* INFORMATION PROVIDED
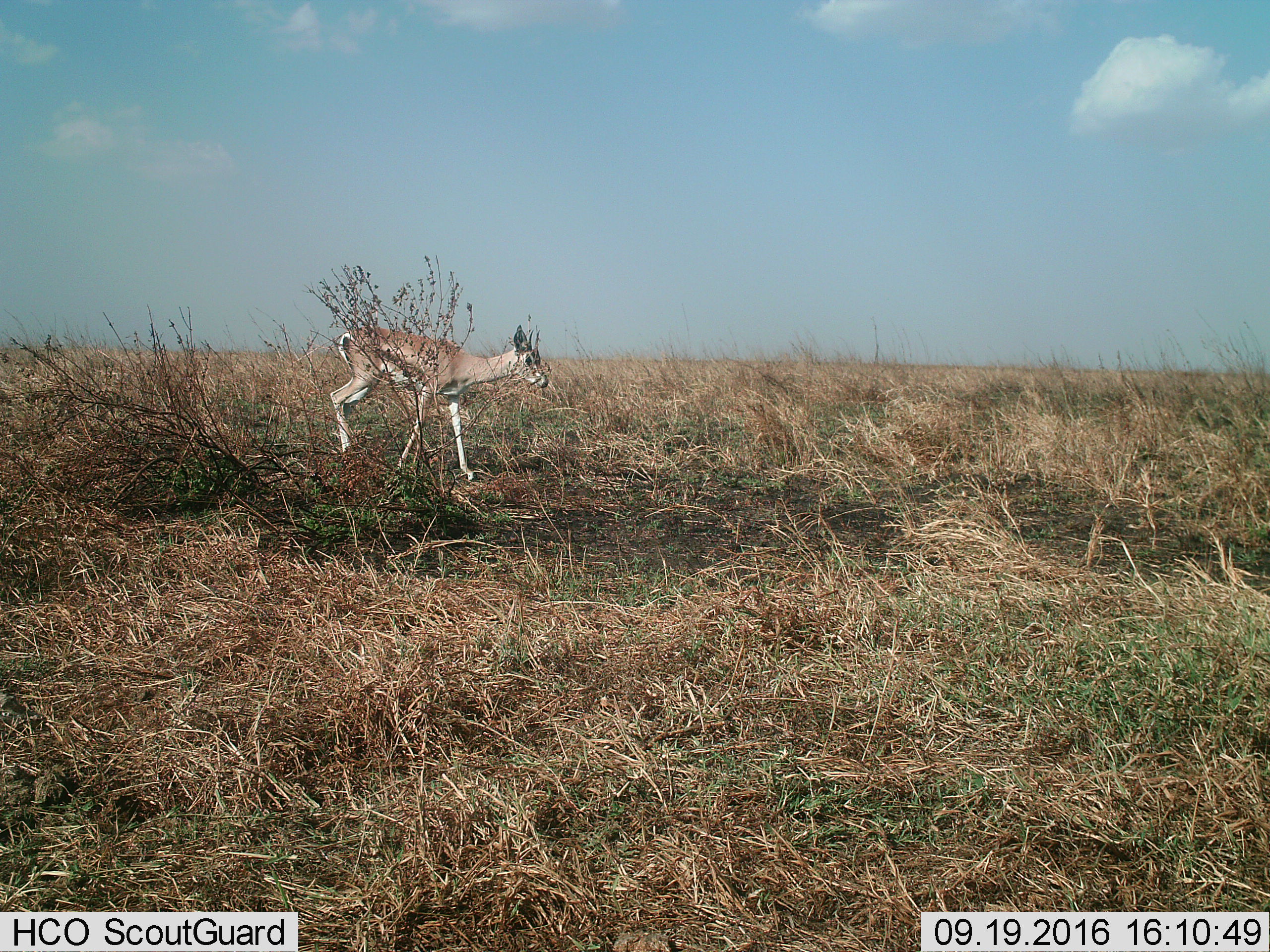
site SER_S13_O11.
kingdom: Animalia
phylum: Chordata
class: Mammalia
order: Artiodactyla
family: Bovidae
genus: Eudorcas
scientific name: Eudorcas thomsonii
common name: thomson's gazelle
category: gazellethomsons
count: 1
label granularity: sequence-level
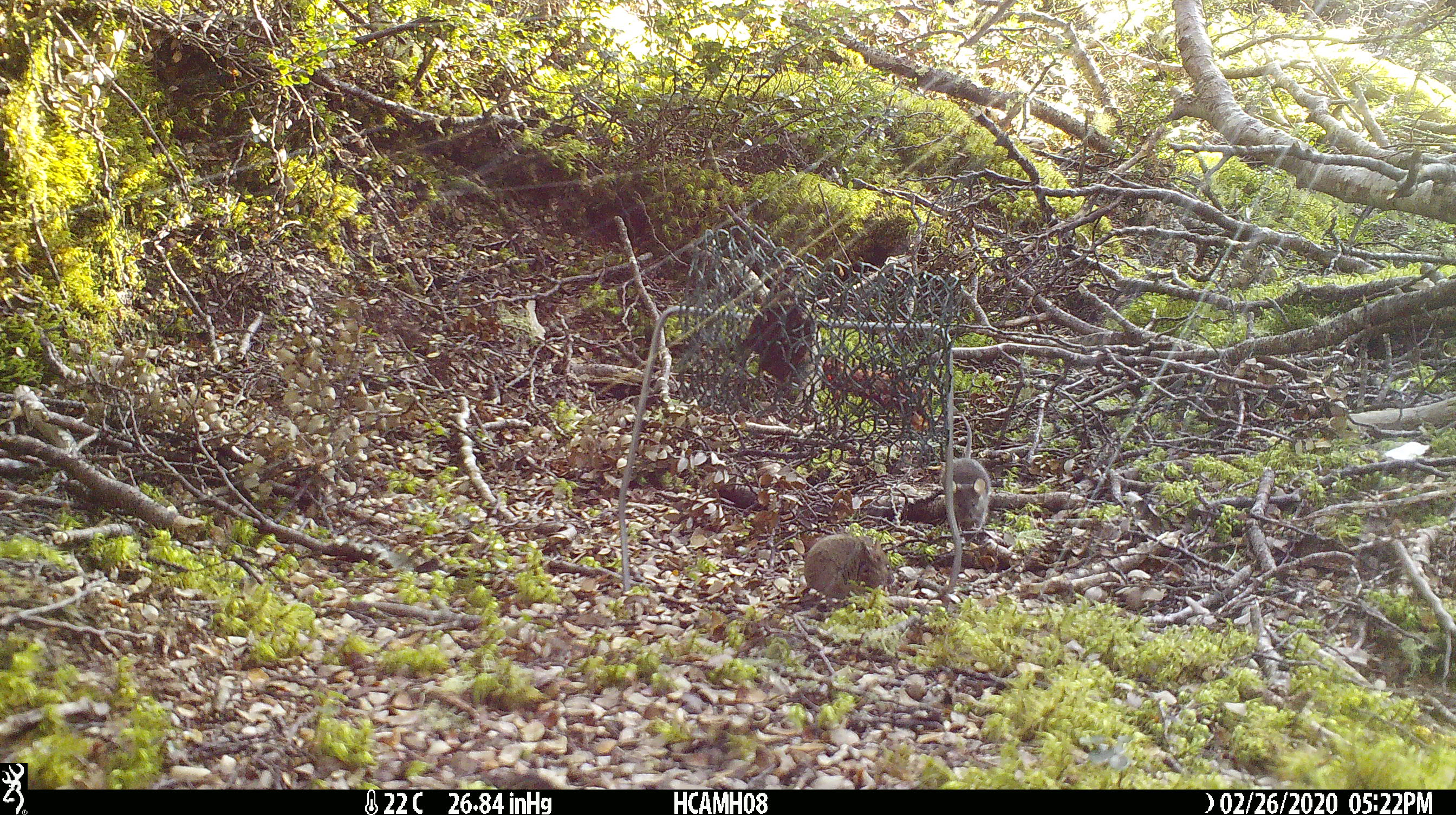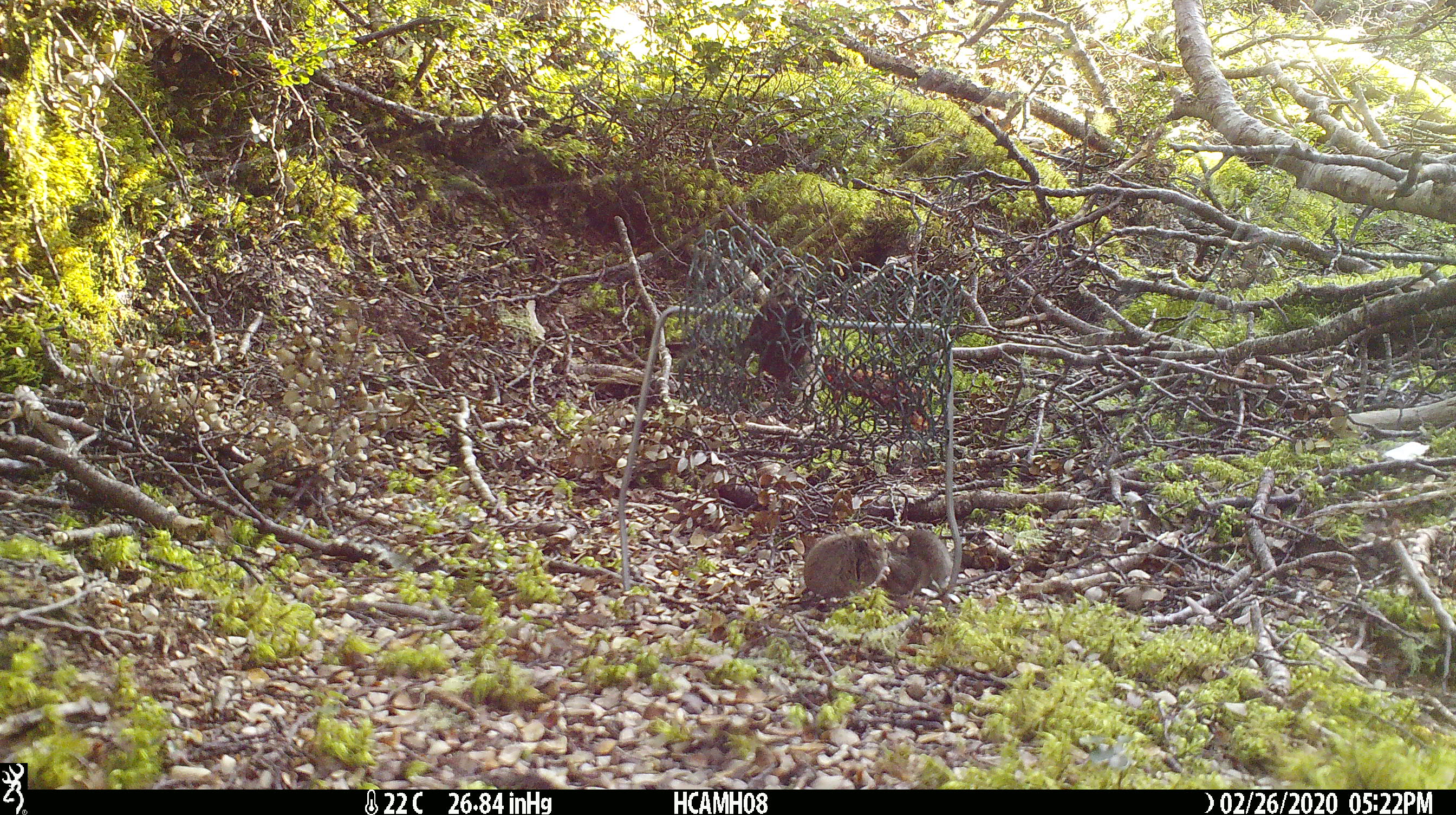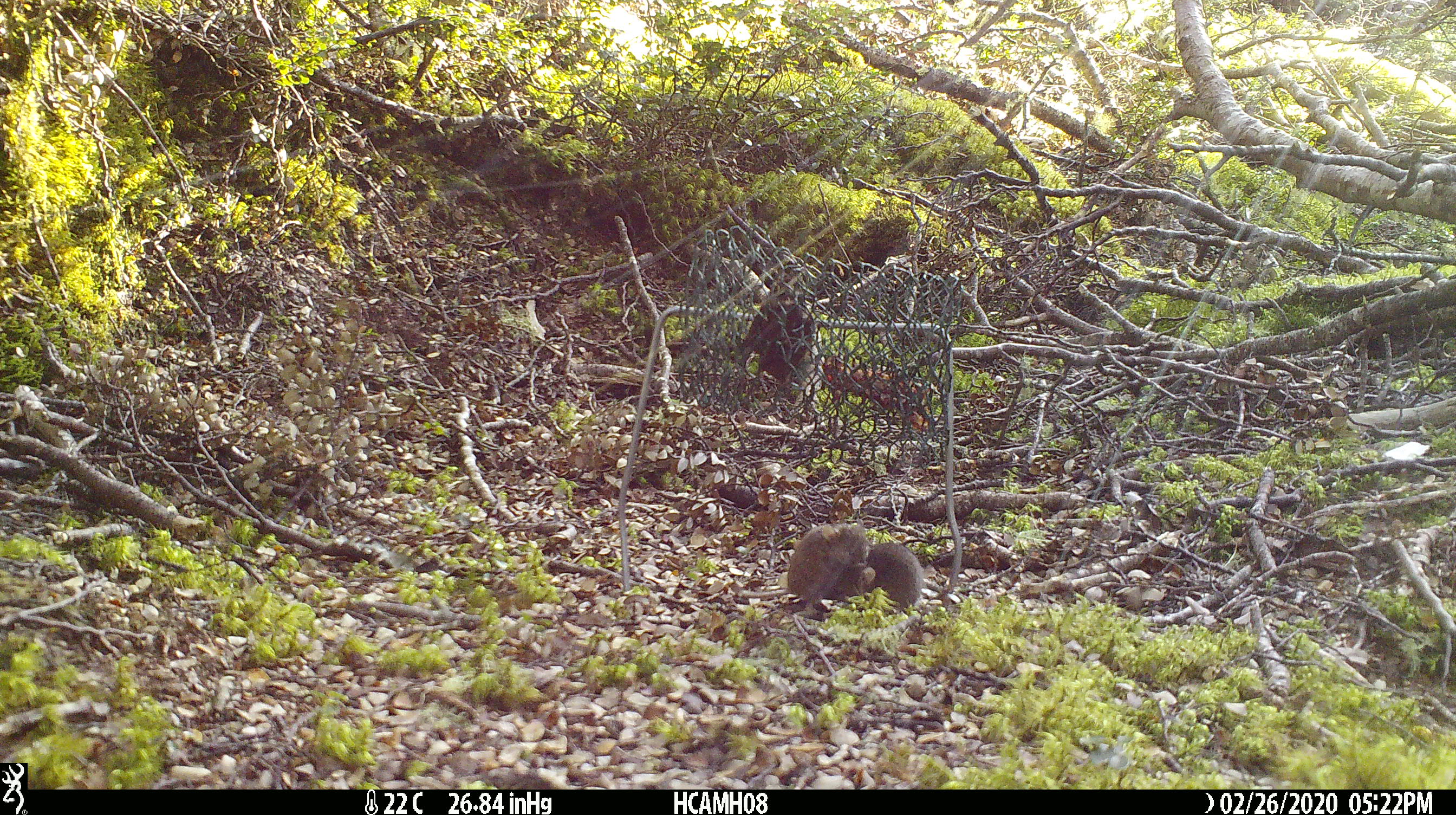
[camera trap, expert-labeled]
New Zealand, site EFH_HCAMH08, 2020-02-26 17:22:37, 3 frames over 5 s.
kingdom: Animalia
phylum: Chordata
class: Mammalia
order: Rodentia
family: Muridae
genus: Mus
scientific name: Mus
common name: mouse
Mouse (Mus).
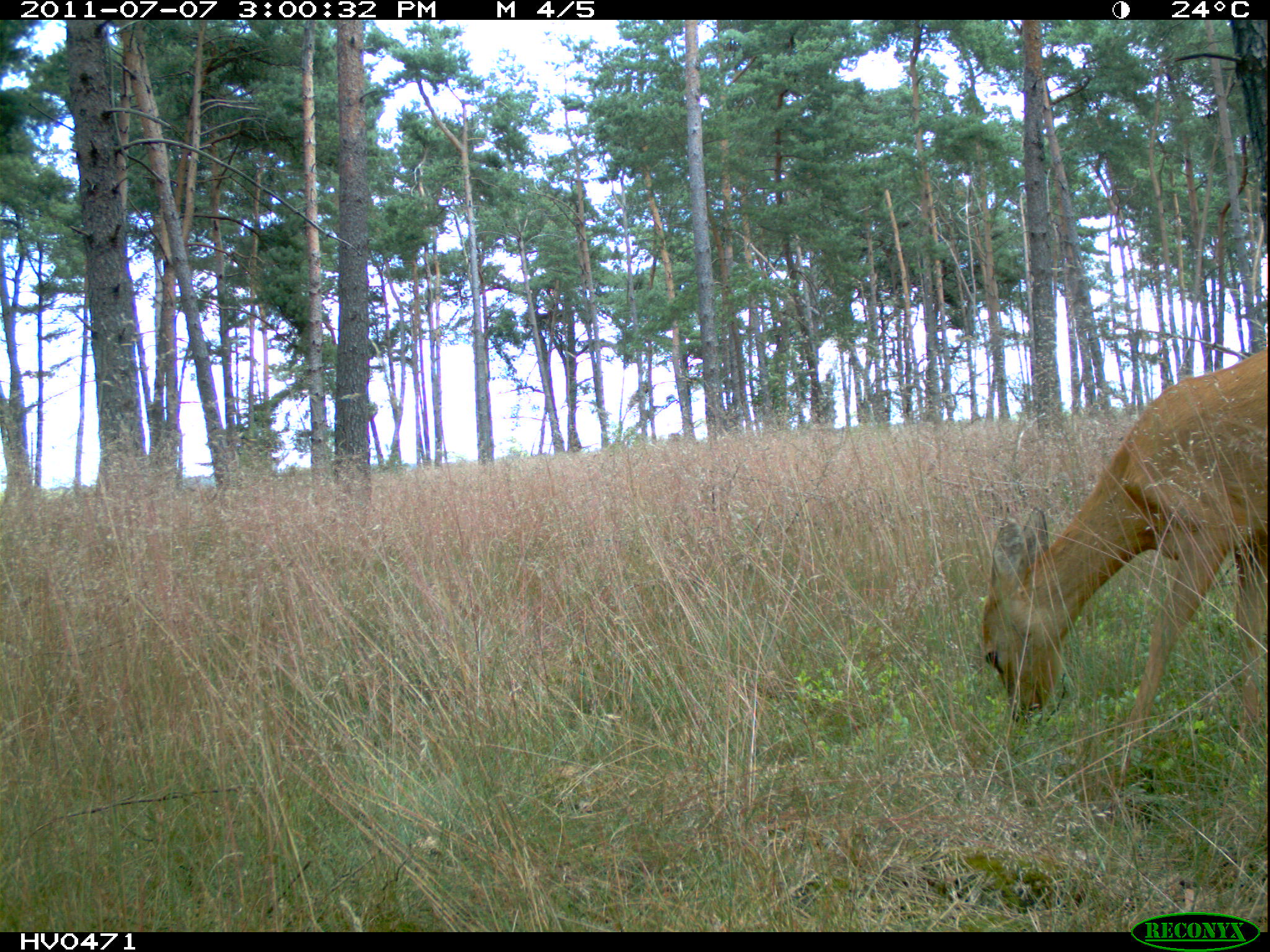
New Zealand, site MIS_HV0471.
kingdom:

* EXERCISE DETAILS
Copy exactly the lines that begin at the one containing "scientific name: Mus" and end at the last line of the records, both included, omitting the pictures.

* ANSWER BELOW
scientific name: Mus
common name: mouse
Mouse (Mus).
New Zealand, site MIS_HV0471.
kingdom:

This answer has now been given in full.